The prime minister dropped in the other day - just for half an hour or so - to open a window. I was surprised, too. The short version of the story is that the Webb Society (Sidney and Beatrice, George Bernard Shaw: that lot) offered us a stained-glass window originally commissioned by Shaw in 1910 - to celebrate the Fabians.
The leading members are portrayed in medieval costume, under the inspiring motto 'Pray devoutly, hammer stoutly'.
It was on display for many years in the Webbs' house in Dorking, where it was originally unveiled by Clement Attlee. Then it was 'mislaid' for decades, possibly stolen, surfacing once in Phoenix and finally showing up at auction in London last year. The LSE, with its Fabian ancestry, seemed the right place to show it again.

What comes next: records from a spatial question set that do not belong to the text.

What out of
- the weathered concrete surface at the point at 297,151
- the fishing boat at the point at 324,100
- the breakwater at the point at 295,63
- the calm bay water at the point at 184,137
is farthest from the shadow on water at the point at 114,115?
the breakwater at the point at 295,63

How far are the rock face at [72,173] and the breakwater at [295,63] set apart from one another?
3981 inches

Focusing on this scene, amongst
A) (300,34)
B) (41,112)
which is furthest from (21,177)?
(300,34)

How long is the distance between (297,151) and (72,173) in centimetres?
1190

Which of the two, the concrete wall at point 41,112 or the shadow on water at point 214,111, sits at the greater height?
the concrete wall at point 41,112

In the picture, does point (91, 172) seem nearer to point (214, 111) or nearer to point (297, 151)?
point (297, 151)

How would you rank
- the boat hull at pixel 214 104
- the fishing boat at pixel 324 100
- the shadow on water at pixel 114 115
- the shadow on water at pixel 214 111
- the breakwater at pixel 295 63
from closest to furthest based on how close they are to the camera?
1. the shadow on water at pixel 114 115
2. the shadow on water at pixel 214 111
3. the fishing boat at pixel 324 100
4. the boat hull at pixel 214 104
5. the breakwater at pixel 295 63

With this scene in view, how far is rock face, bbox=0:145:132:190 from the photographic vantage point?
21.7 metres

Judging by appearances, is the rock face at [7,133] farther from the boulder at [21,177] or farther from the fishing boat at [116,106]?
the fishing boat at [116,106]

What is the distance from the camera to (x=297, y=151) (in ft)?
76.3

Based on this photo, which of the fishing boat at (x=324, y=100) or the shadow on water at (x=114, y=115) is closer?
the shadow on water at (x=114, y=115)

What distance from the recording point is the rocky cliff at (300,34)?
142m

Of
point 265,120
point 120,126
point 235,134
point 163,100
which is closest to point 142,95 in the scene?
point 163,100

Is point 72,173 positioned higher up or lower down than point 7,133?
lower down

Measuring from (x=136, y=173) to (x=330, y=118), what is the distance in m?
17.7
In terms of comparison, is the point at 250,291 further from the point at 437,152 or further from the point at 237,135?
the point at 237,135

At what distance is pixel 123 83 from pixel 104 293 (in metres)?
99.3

It never occurred to me that Tony Blair would agree to do the honours at our modest ceremony - until I did a bit of research and discovered that he is, in fact, leader of the Labour Party. In this business you learn something every day.
He was gracious and witty, even though he was accosted on the way in by a demonstrator, an Iraqi. His aim was to thank Blair for the invasion, which was doing so much for his country. (Must speak to our head of security: we have to find a way of keeping eccentrics off our premises).
A couple of days later, Charles Clarke (remember him?) turned up to launch a new research centre, which will look at the role of the media in society, particularly the relationship between the press and politicians.
It was 24 hours before he had to reveal that it was Home Office policy to release illegal immigrant rapists from jail on request with a bus pass and a few luncheon vouchers. In the circumstances, he might have thought twice about launching into an assault on the government's civil liberties critics, but he pressed on.
His main general point was that the press are quick to accuse the government of totalitarian tendencies, using inflammatory language (words like Stalinist and draconian trip off the word-processor) that is unhistorical and even hysterical. That is, surely, a fair cop. And Dave and Deirdre Spart in the front row helpfully shouted 'Nazi' a couple of times, which made his point more effectively than he did himself.
The oddity was that he personalised his attack, choosing the unlikely targets of Jenni Russell (Guardian), Henry Porter (Observer) and, particularly, Simon Carr of the Independent. (One of Carr's pieces was subjected to a withering, line-by-line deconstruction). Now Russell is a thoughtful commentator, Porter is a sort of Kensington man of letters who appears in glossy mags and Carr is a comic-cuts writer - the poor man's Simon Hoggart. Clarke should have chosen a better class of opponent.
It was interesting, though, that the assembled representatives of the Fourth Estate chose entirely to ignore his points about the media, preferring to ask aggressive questions about Asbos or legal aid. 'They don't like it up 'em,' as Corporal Jones of Dad's Army used to say.
Back on the east coast of the States for a few days, I notice a change of mood about Blair and his government.
Until recently, he has been everybody's hero in Washington. The Republicans are grateful for his continued support for their embattled president, while the Democrats wish they had a leader to rival his (as they see it) popular appeal. Just as Thatcher did in her later years, he has become a British product doing well in the export trade, while losing market share at home.
Now doubts are creeping in. The New York Times had some fun with the Prescott/Clarke/ Hewitt debacles, and phrases like 'on the ropes' have started to appear. At every meeting you have to answer the 'when will he go?' question.
I adopt the policy of saying '06, '07 and '08, sequentially, so at least a third of the people I meet will one day think I'm an acute political analyst.
In New York, however, we Brits can be proud that Eric Idle's Spamalot has been the hottest ticket for months, though that speaks volumes for the quality of the rest of Broadway.
It is Monty Python reworked to aim at the average American sophomore's sense of humour, with an added dose of hard-hitting 'satire': laboured musical 'jokes' at the expense of Broadway shows. A grim mixture that will no doubt transfer triumphantly to the West End.
The opening of the month, or rather re-opening, was the JP Morgan library. It has been closed for almost four years while the trustees threw money at Renzo Piano, who has added a new wing and a concert hall.
But the result is quite something. Morgan's study, where the American financial system was regularly rescued, has been lovingly restored. He smoked his cigars under a 16th-century wood ceiling, with four exquisite Memlings standing guard. There is a Morgan Stanley gallery with a collection of drawings to die for - from Andrea del Sarto to Picasso.
Oddly, too, there's a collection of musical manuscripts, including a Beethoven score, Schoenberg's Gurrelieder in his own hand and some notepaper from the Mayfair Hotel on which Bob Dylan scribbled the first version of Blowin' in the Wind. I didn't have old Pierpont down as a Dylan fan: just shows how wrong you can be about a guy. For these and other wonders, 36th and Madison is the place to go.
Howard Davies is the director of the London School of Economics.